What the sun does to your skin.

Written by: Center D Elle - October,1 2015

Sun exposure is a major cause of skin damage. In the short term you may like the effects of the sun on your skin. However, the more exposures, the more long term damages your skin will sustain. Some skin types get damaged easier than others (thin vs thick skin, fair vs darker skin).

Either way in the long run with two much exposure, you can have premature aging and it pre disposes to skin cancer. Sun exposure accelerates skin changes during normal aging process. Overtime, the sun’s ultraviolet (UV) light damages the fiber in the skin called elastin. When these fibers break down, the skin begins to sag, stretch and lose its ability to go back into place after stretching.

What the sundoes toyour skin web

There is good effects from controlled doses of sun exposure. The skin uses sunlight to help manufacture vitamin D. The major role of vitamin D is to maintain normal blood levels of calcium. Vitamin D helps the body absorb calcium, which forms and maintains strong bones. It is used alone or together with calcium to improve bone health. Vitamin D may also protects against osteoporosis, high blood pressure, cancer and other diseases.

Under the epidermal layer, there are cells that contain melanin, called melanocytes that protect skin from the sun’s UV rays causing your skin to age prematurely (wrinkles, laxity and other signs of premature aging).

When UV rays reach your skin, they interact with the melanocytes that contain melanin. Melanin is your first line of protection and absorbs UV rays in order to shield your skin against sun damages; this is what gives skin a tan. When the UV rays you are exposed to exceed the protection provided by melanin you get sunburn, therefore skin damage.


Frequent and prolonged exposure to UV rays over the years can be a cause of skin cancer. Examine your skin regularly for suspicious skin changes, new moles, changes in existing mole, skin discoloration or chronic flaking. UV rays are more powerful during the summer months. They are stronger in high altitude areas and worse the closer you get to the equator.

Repeated overexposure to UV rays can leads to various forms of skin damage or changes indicating damages including but not limited to:


Dry and rough skin

Reduction and weakening of the connective tissue

Thinning of the skin

Deep wrinkling

Fine red blood vessels appearing on the cheeks, nose and ears

Age spots – which tend to be darker than the usual freckle and do not fade in winter.

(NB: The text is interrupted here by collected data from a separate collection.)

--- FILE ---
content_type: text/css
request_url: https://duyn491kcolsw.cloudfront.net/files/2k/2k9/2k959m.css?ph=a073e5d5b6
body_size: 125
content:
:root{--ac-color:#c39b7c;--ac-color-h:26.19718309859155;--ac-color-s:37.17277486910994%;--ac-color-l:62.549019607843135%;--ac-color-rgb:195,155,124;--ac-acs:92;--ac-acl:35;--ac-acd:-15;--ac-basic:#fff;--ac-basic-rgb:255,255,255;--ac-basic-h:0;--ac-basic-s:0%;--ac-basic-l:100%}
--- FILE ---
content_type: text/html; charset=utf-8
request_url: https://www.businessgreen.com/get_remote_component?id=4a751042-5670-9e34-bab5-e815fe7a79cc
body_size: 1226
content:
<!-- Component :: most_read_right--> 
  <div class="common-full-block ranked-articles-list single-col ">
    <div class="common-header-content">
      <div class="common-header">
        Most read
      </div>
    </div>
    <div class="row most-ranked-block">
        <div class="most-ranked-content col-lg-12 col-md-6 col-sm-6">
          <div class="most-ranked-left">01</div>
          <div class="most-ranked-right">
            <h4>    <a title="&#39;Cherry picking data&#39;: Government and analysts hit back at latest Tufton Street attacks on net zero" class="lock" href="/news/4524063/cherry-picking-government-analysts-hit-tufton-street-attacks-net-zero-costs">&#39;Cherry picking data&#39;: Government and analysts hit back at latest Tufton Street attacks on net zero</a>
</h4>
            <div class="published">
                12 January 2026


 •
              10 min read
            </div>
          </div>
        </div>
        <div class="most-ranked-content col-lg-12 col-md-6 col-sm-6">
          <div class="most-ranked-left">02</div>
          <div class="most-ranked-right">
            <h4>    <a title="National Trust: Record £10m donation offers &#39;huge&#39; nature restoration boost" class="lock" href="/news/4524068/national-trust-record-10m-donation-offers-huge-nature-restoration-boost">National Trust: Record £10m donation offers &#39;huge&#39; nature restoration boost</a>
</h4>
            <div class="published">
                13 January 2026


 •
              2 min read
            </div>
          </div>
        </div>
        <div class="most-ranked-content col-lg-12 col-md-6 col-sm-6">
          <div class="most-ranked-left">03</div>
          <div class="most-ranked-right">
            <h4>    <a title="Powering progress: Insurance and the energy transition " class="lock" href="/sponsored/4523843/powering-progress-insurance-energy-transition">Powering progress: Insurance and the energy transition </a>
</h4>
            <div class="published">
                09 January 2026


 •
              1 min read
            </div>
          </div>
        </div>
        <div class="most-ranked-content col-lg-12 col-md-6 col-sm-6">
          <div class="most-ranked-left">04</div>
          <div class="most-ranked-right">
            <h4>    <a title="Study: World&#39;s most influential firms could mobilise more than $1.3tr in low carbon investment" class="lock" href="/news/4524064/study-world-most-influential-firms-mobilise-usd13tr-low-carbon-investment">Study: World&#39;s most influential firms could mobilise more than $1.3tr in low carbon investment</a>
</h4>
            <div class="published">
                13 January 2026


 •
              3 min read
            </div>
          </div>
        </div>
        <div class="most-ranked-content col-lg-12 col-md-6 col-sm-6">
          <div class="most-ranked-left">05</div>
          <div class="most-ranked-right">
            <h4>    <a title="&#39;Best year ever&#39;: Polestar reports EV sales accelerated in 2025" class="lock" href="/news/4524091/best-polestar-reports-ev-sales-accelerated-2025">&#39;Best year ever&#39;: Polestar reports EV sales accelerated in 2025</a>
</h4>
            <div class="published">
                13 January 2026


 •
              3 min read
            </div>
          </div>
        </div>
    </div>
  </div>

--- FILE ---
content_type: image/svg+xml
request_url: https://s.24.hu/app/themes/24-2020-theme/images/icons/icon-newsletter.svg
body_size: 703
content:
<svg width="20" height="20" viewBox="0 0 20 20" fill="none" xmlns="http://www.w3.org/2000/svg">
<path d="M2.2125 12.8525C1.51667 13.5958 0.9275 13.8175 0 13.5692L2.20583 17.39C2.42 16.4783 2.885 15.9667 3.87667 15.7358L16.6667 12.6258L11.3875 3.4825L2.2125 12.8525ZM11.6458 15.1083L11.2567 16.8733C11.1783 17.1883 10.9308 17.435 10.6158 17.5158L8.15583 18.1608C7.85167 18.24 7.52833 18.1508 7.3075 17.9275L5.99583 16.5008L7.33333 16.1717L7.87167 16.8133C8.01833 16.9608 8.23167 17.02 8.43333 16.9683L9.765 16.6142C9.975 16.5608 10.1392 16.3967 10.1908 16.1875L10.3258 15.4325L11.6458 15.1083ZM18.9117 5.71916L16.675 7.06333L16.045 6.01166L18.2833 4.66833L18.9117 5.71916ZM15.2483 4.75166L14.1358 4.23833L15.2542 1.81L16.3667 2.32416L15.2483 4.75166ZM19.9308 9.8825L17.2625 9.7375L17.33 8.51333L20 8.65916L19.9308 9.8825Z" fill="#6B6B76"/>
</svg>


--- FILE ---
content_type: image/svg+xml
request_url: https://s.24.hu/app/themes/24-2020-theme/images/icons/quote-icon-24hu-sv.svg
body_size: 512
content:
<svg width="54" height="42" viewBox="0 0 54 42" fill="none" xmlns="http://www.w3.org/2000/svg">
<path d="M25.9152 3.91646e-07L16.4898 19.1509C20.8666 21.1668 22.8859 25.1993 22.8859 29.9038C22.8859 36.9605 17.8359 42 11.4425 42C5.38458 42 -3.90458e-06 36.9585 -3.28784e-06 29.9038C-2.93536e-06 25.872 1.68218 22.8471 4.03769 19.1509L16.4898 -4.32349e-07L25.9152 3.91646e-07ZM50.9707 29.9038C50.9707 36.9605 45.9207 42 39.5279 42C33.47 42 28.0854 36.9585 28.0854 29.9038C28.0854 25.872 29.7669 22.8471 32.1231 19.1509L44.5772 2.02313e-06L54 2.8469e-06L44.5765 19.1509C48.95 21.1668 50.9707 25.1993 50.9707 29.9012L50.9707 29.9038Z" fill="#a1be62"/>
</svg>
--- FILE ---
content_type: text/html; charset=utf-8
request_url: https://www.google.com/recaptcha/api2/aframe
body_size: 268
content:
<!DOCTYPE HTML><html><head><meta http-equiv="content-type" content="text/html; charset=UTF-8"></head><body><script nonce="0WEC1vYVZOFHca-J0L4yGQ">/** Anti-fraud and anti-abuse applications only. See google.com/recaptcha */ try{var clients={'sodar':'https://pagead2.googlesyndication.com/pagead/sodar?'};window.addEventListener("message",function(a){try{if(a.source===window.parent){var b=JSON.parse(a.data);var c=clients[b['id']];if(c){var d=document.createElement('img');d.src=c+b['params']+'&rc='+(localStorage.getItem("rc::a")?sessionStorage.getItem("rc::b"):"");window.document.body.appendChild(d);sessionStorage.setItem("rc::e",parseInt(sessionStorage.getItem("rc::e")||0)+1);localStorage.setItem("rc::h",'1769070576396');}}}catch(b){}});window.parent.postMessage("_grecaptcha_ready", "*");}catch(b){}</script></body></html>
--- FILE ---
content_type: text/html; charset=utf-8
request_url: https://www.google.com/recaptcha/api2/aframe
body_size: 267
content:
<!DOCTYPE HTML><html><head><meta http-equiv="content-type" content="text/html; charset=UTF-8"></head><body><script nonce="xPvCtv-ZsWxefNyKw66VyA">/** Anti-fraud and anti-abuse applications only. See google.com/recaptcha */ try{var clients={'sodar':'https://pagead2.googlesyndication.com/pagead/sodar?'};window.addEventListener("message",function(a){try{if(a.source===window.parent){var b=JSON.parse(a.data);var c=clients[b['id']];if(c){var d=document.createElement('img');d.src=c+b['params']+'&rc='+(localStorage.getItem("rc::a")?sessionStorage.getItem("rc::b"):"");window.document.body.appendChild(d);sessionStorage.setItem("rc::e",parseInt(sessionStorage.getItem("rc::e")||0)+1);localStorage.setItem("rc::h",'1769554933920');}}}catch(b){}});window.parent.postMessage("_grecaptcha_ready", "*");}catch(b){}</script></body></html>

They are more common in older people but they also appear on the skin of younger adults and even children who spend too much time in the sun without protection.

Uneven pigmentation: melanin makes your skin look darker and with age the sun causes an uneven increase in melanin production which created areas of irregular pigmentation.

Even if your tanning days are over, you may notice that the older you get, the more brown marks and darker patches you have on your skin. Those are the effects of your prior sun exposures. It is important to keep an eye on those changes. The sun’s damages to your skin may appear up to 20 to 30 years after sun damage occurs. It is not uncommon to see sign of early aging (brown spot, dryness, wrinkles) in your 40’s even if you used sunscreen in recent years.


Sun causes numerous type of skin cancers: melanoma, cataracts…

The truth about sunscreen and SPF – Sun Protective Factor (SPF) measures a sunscreen’s ability to delay (not prevent) sunburn, which is an indication of injury to the living cells beneath the skin’s surface. The higher SPF you use, the better it is for your skin. SPF 30 or higher is recommended for daily use, and SPF 50 for more intense sun exposure for both adults and children.

The best sunscreens, labeled “board spectrum” protest again the UVA and UVB. The sunlight that reaches us is made up of two types of harmful rays: long wave ultraviolet A (UVA) and short wave ultraviolet B (UVB). Basically, UVA rays can age us and UVB rays can burn us. Make sure you re-apply often your sunscreen, the more the better.

Break the UV Ray cycle:

Use sunscreen (everyday at least SPF 15 but preferably SPF 30, choose products that provide “broad spectrum”. Reapply sunscreen every two hours.

Cover up sensitive areas

Limit sun exposure between the hours of 10am to 2pm.

The good thing is that sun damages are preventable. Avoid excessive sun exposure and protect your skin that will postpone aging for years to come. Make sure you use sunscreen everyday. Thankfully most of the foundations make already contain SPF in most of the skincare lines.

How often do you wear sunscreen?

76% said every day, 22% said only at the beach and 2% never. What’s about you?